Sophie Verheyden, votre métier, c’est d’étudier l’histoire du climat de la Terre. Comment fait-on pour connaître le climat du passé lointain ?

L’histoire est enregistrée dans des archives, mais ce ne sont pas des papiers. Ce sont des archives terrestres. Ce sont soit des glaces, aux pôles. Là, on a un énorme paquet de glace qui fond rarement. En extrayant des carottes de glace, on peut voir les différentes couches et on peut retourner en arrière sur 20 000 ans. Dans les bulles d’air emprisonnées, on peut mesurer, par exemple, les atomes d’hydrogène, d’oxygène… Et on peut en savoir plus sur les températures.

On peut aussi trouver des archives dans les sédiments au fond des océans. Ces sédiments emprisonnent des informations : des fossiles qui s’adaptent à la température et la composition de l’eau, on peut extraire des renseignements liées au climat.

Une autre archive, ce sont les stalagmites dans les grottes. On va là extraire les informations sur le climat dans les continents.

Il y a aussi les sédiments lacustres (au fond des lacs), les coraux, les tourbières. Là, on peut analyser les éléments chimiques, l’oxygène, le carbone mais aussi les pollens… Et comme tous ces éléments changent avec la température, la quantité d’eau…, ça nous informe également sur le climat passé.

Dans les cernes d’arbres, dans les vieilles charpentes (constructions qui supportent le toit) en bois, on peut remonter jusqu’au moyen âge. Ça, c’est pour retrouver le climat plus récent, mais aussi avoir une vision des saisons.

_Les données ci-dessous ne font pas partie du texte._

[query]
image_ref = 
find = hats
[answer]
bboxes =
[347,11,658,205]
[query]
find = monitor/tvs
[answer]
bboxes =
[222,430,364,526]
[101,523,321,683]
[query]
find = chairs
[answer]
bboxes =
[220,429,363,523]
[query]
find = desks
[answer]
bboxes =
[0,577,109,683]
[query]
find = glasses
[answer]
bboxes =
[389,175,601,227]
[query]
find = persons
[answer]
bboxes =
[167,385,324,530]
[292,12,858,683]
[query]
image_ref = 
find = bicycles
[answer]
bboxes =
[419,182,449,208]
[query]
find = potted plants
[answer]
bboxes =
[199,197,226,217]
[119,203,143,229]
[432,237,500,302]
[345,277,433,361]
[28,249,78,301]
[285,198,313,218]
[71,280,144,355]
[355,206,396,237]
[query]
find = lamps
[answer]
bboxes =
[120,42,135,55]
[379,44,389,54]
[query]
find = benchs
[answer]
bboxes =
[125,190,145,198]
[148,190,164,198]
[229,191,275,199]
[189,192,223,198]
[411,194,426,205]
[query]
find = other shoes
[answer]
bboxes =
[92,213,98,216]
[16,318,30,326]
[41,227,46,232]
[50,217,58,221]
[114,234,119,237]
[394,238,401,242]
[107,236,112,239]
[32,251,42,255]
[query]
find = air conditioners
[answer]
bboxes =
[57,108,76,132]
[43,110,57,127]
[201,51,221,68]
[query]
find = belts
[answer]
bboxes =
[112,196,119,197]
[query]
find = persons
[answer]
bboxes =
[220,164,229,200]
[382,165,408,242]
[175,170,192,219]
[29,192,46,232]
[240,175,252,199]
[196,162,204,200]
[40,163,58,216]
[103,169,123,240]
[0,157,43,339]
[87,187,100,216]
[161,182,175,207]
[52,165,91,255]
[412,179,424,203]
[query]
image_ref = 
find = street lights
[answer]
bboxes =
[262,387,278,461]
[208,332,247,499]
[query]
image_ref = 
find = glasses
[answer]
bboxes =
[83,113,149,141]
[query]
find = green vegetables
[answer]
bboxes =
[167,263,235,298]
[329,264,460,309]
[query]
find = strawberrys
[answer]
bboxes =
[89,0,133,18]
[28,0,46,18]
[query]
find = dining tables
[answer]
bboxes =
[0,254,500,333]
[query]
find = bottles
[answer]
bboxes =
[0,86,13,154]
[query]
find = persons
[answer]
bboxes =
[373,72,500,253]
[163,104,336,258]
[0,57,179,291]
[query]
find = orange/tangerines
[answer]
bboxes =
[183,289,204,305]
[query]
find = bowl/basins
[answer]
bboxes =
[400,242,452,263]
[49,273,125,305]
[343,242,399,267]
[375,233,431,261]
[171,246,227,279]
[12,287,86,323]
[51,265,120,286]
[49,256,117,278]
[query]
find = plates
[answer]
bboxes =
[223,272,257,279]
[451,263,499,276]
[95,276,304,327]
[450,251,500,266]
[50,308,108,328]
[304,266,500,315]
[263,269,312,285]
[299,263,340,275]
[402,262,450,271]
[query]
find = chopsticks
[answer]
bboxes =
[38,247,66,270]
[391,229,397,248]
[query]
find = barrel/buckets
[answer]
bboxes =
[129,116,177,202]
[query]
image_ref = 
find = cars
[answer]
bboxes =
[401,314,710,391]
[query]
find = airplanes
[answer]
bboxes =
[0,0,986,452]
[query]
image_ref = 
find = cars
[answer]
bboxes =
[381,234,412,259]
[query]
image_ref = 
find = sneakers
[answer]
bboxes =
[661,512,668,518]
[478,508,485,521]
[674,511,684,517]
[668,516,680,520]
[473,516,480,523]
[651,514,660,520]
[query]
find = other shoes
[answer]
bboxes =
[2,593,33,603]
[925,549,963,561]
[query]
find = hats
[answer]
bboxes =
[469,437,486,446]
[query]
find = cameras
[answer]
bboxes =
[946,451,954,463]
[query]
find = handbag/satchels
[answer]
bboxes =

Ce qui est important, évidemment, c’est de dater ces archives. C’est toute la difficulté. Certaines archives sont faciles à dater, comme les stalagmites qu’on peut facilement dater jusqu’il y a 600 000 ans.

Grâce à ces informations, sait-on si la Terre a connu des climats différents, chauds et froids ?

Oui. Nous sommes dans une période chaude depuis 10 000 ans. Avant ça, on avait une période froide. L’homme moderne est arrivé dans nos régions il y a 40 000 ans, donc en plein dans la période glaciaire. Avant ça, on a eu une autre période interglaciaire, plus chaude. Et avant, une autre période glaciaire.

Est-ce que des changements climatiques passés ont fait disparaître des espèces ? Qu’est-ce qui différencie les changements passés de ce qui se passe actuellement ?

Il y a eu des changements climatiques rapides au cours desquels des écosystèmes (systèmes qui relient les organismes vivants) ont disparu, oui.

Dans un contexte naturel de changement climatique, les espèces arrivent à migrer. Ici, la particularité, c’est que les humains sont nombreux et occupent presque tout l’espace. Ils bloquent et limitent les possibilités de déplacements.

Et puis, les changements vont beaucoup plus vite que les changements naturels passés dans les périodes chaudes. Normalement, les périodes chaudes sont plus stables.

De plus, ici, on change l’équilibre du taux de CO2, qui régule le climat. On déséquilibre une stabilité de plus d’un million d’années.

La Terre a-t-elle déjà connu des températures moyennes aussi élevées ?

La Terre a même connu des températures moyennes plus élevées qu’aujourd’hui, il y a des millions d’années ! À l’époque, il y avait peut-être des dinosaures, mais pas d’humains.

En fait, ici, le but n’est pas de sauver la planète. La Terre en a connu d’autres, elle ne va pas disparaître. Ce qu’il s’agit de sauver, ce sont les humains et les écosystèmes.

Dit comme ça, c’est effrayant mais il faut garder espoir. Il y a des solutions. Il faut se focaliser sur les solutions, pas sur les problèmes!